===== Study text =====

NP:How did you discover photography?

YG: I enjoyed taking pictures as a little girl. However, after being a photographer in the Israeli army I stopped taking pictures for 10 years. Returning to it only during my training at the Zen monastery in upstate NY; Photography become part of my practice. I went to Bard College and studied with Stephan Shore who was a huge influence. His teaching style allowed me to pursue my interest in photographing gender without any discrimination when there was some from even other faculty members. I also appreciated his general social awkwardness and lack of tact because I like my photographs to be direct. Perhaps that’s why I find myself in Germany now.

Har Homa, Palestine, 2004 from The Fence © Yishay Garbasz

NP: Where do you find inspiration?

YG: Me. Most of the projects I do are about identity; Understanding who I am and how I fit into the world. My project, ‘Footsteps,’ traces my mother’s journey through the Holocaust around Germany, Holland, Czech Republic and Poland. This project taught me about my post-traumatic memory and allowed me to understand my own mother better. I think promoting clarity through different perspectives is also key.

===== Information given =====

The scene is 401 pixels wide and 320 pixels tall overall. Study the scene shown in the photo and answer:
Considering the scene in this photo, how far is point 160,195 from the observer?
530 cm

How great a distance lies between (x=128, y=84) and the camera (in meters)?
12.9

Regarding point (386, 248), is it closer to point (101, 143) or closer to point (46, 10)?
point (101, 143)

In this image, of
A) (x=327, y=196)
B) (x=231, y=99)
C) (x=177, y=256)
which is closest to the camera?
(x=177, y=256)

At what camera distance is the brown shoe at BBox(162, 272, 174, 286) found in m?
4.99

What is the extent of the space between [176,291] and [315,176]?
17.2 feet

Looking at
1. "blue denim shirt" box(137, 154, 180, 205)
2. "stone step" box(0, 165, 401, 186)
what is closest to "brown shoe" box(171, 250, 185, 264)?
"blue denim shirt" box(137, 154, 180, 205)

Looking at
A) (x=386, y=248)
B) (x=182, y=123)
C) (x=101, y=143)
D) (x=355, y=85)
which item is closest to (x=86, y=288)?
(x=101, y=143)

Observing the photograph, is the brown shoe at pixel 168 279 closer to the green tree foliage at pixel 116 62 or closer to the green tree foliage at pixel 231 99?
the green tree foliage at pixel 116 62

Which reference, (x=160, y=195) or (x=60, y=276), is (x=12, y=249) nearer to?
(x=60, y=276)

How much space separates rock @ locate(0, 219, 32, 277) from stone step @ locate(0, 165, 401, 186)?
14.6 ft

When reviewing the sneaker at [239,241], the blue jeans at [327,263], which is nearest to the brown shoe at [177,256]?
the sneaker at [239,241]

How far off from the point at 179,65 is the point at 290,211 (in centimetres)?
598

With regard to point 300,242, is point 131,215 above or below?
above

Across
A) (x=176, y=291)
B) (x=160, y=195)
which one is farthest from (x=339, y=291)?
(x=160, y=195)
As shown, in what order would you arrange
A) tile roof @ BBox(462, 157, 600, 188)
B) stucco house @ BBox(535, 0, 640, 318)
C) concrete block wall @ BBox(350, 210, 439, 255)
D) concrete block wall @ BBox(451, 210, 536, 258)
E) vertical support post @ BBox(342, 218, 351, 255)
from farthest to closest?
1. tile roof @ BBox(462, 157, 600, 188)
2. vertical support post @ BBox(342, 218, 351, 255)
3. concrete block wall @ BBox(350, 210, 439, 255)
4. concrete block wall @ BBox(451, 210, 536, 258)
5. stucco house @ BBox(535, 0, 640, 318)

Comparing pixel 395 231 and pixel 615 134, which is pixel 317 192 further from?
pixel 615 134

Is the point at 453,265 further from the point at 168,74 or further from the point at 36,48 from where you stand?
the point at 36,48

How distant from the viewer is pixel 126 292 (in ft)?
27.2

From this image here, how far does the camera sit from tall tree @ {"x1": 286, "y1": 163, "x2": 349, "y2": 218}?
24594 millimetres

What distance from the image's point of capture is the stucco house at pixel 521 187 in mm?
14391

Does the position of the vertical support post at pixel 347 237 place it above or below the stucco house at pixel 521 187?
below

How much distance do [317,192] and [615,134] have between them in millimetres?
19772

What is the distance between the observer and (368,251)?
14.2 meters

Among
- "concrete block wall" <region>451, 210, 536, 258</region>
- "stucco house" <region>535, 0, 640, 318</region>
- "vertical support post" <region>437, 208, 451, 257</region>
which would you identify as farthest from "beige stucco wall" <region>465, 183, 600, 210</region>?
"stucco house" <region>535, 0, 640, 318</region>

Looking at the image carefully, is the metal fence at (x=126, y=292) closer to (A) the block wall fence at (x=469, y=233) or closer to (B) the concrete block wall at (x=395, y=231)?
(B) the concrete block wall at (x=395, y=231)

=====

Exercises to complete>
(a) Using the interview, rewrite the passage starting at "YG: Me. Most" and ending at "is also key.", changing "Holland" to "the Netherlands".
(b) Answer these questions from the interview, each on its own line:
(i) In which army did YG serve as a photographer?
(ii) With whom did YG study at Bard College?
(iii) Which countries does the project 'Footsteps' cover?
(c) Summarize the interview in two sentences.

Outputs in order>
(a)
YG: Me. Most of the projects I do are about identity; Understanding who I am and how I fit into the world. My project, ‘Footsteps,’ traces my mother’s journey through the Holocaust around Germany, the Netherlands, Czech Republic and Poland. This project taught me about my post-traumatic memory and allowed me to understand my own mother better. I think promoting clarity through different perspectives is also key.

(b)
(i) The Israeli army.
(ii) Stephan Shore.
(iii) Germany, Holland, Czech Republic and Poland.

(c) After serving as a photographer in the Israeli army, YG stopped taking pictures for 10 years and came back to photography during training at a Zen monastery, then studied at Bard College with Stephan Shore, whose teaching allowed YG to pursue photographing gender. YG finds inspiration in YG's own self, since most of the projects concern identity, including 'Footsteps,' which traces YG's mother's journey through the Holocaust.